### [Passage provided]
______

Our MA degrees in History offer an outstanding research led experience for students who want to pursue an interest in History at an advanced level.
The course offers a broad-ranging programme of study. Students will have the opportunity to specialise in areas including Ireland, Europe since 1500 (including Russia and the Soviet Union); medical history; Britain, its Empire and foreign relations; the Mediterranean world; and US history since 1800. We encourage research in social, political and cultural history as well as transnational and emotions histories. Students also have opportunities to develop innovative public history projects.
If you join us you will be taught by leading authorities in these fields and will gain advanced level training in historical methods, theories and theory and ideas relevant to the study of the past. Overall we provide an excellent foundation for further study; a bridge to new employment opportunities; and a fundamentally valuable cultural and educational experience.
History of Medicine, Ethics and Emotions (30 credit points). This module examines up-to-date research in the history of medicine. It emphasises ethical debates (such as Nazi medicine and human experimentation) and introduces students to the history of emotions and mental health.
Debates and Controversies (30 credit points). This module examines some of the major debates in Historical studies today. The debates and controversies chosen are not exhaustive but are instead exemplars of why historians over disagree over sources, methods, politics, and other factors, and why historical works can be so different. At the same time the module will respond to a diversity of student interests by offering students an opportunity to develop their own reading and historical insights.
Themes in History (30 credit points). This module offers students the opportunity to explore themes in History that draw upon areas of particular staff specialism and that will develop and deepen their knowledge and understand. Divided into three themes of four weeks each, each block will examine key questions, sources and approaches within a theme. We will offer 4-5 themes each cycle to enable a degree of choice within the module’s teaching and learning programme.
The Historian's Craft (30 credit points). This module provides students with the appropriate research skills necessary for study at postgraduate level, ranging from advanced usage of the library’s rich range of digitised primary sources to the exploitation of free sites and the development of a comprehensive and relevant bibliography for the dissertation. Sessions are designed to help students fit their emerging research question explicitly within the framework of available secondary and primary sources and to develop strategies for obtaining the most benefit possible from such resources. The module also allows students to practise and develop their oral presentation skills.
History in Practice (30 credit points). This module encourages students to develop a project based on their research, such as a mock museum exhibition, webpage or creative output. Students will explore themes including public history, history and memory, commemoration and dark histories.
Dissertation (60 credit points). This module is an independent piece of research on an aspect of historical studies that interests you. Students set the agenda and are guided by some general sessions at the beginning and by individual supervision sessions throughout the semester. The final dissertation is approximately 15,000 words in length.

______

Data extracted from a collection:
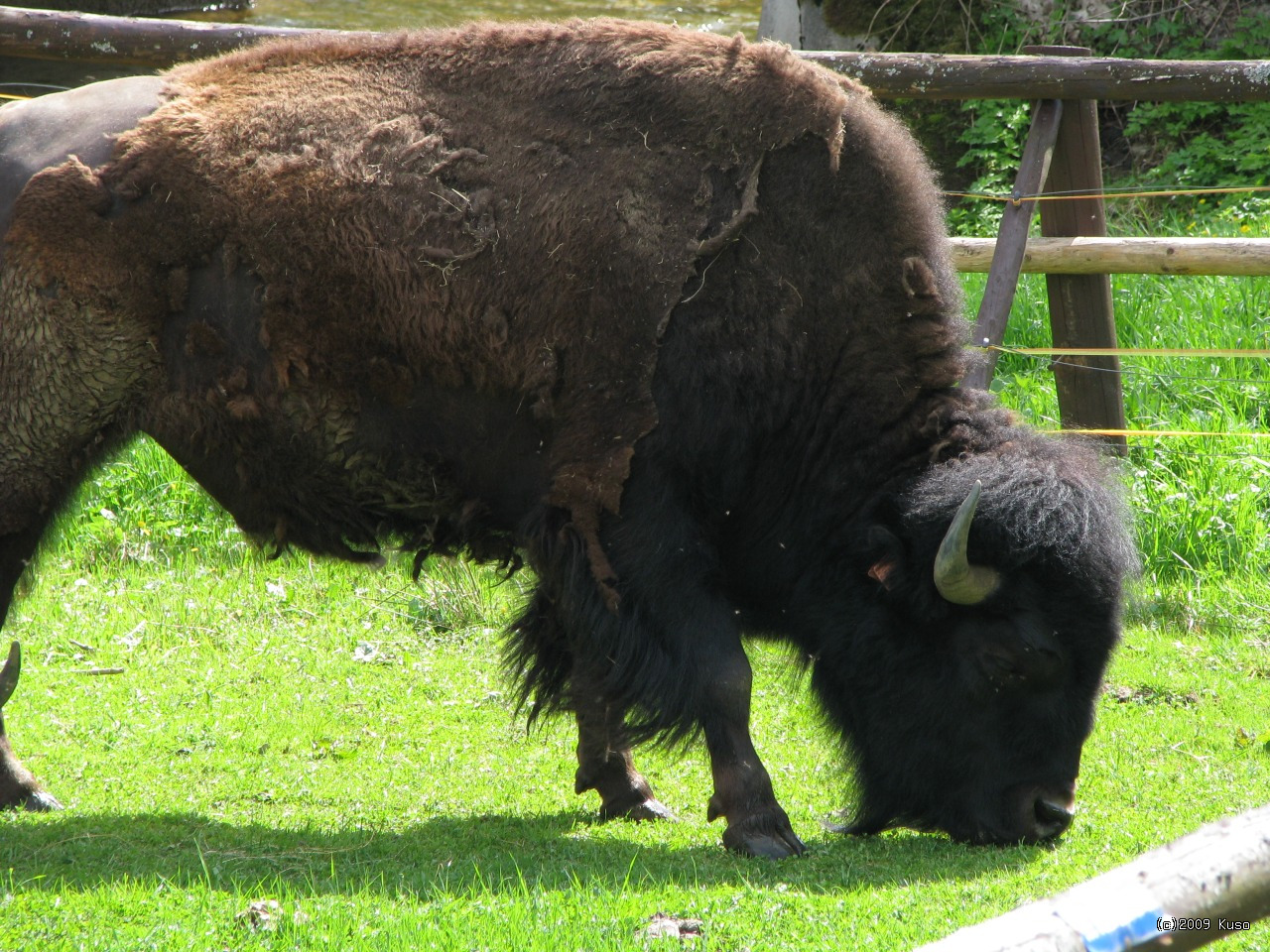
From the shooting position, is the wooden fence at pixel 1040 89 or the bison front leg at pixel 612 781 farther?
the wooden fence at pixel 1040 89

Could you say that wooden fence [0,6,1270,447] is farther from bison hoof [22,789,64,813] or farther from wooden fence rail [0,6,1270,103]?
bison hoof [22,789,64,813]

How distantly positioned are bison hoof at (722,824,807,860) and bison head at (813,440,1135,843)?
0.42 meters

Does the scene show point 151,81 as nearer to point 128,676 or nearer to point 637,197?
point 637,197

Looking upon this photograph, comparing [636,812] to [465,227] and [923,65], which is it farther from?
[923,65]

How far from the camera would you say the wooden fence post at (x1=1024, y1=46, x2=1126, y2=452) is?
6.91m

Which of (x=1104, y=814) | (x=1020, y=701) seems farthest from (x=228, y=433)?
(x=1104, y=814)

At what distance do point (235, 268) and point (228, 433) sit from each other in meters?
0.55

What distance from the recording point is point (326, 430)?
4.29m

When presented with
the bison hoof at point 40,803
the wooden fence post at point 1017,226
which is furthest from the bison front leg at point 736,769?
the wooden fence post at point 1017,226

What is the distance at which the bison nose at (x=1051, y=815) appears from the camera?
4.00 m

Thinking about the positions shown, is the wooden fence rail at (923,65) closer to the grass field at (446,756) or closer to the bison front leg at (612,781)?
the grass field at (446,756)

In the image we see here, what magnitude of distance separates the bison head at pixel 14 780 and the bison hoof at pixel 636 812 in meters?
1.88

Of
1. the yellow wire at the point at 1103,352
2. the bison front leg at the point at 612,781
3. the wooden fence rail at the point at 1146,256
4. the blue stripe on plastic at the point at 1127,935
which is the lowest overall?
the bison front leg at the point at 612,781

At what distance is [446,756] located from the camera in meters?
5.09
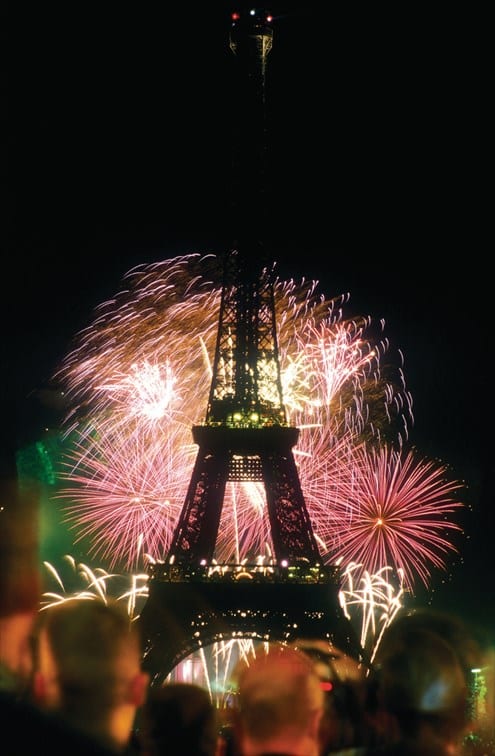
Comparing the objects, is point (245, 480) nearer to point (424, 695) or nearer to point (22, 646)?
point (22, 646)

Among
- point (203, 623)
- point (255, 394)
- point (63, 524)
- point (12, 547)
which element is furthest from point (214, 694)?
point (12, 547)

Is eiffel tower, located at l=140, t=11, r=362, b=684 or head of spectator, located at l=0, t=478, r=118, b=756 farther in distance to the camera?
eiffel tower, located at l=140, t=11, r=362, b=684

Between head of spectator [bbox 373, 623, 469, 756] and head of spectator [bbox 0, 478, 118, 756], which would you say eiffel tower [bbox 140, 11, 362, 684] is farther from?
head of spectator [bbox 373, 623, 469, 756]

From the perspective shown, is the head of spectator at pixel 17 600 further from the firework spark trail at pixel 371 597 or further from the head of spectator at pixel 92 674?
the firework spark trail at pixel 371 597

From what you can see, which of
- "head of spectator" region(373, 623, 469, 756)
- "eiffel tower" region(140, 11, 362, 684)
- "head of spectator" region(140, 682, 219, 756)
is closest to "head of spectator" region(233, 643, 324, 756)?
"head of spectator" region(140, 682, 219, 756)

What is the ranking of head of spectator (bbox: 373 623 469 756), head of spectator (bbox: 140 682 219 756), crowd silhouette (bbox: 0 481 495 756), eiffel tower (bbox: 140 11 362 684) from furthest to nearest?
eiffel tower (bbox: 140 11 362 684)
head of spectator (bbox: 373 623 469 756)
head of spectator (bbox: 140 682 219 756)
crowd silhouette (bbox: 0 481 495 756)

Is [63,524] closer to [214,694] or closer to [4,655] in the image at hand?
[214,694]

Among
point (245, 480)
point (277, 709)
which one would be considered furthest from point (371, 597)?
point (277, 709)
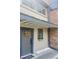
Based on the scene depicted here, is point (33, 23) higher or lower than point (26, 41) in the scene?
higher

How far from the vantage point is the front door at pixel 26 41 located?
3.63 ft

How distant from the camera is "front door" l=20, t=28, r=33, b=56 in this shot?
1.10 meters

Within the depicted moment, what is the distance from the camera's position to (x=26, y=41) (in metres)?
1.18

______

### [Exercises to complete]
• 1. List the titles of all the modules described in the History MA course description.
• 2. Write out the part of the History MA course description starting at "Dissertation (60 credit" and ending at "words in length.".

### [Solution list]
• 1.
History of Medicine, Ethics and Emotions
Debates and Controversies
Themes in History
The Historian's Craft
History in Practice
Dissertation

• 2.
Dissertation (60 credit points). This module is an independent piece of research on an aspect of historical studies that interests you. Students set the agenda and are guided by some general sessions at the beginning and by individual supervision sessions throughout the semester. The final dissertation is approximately 15,000 words in length.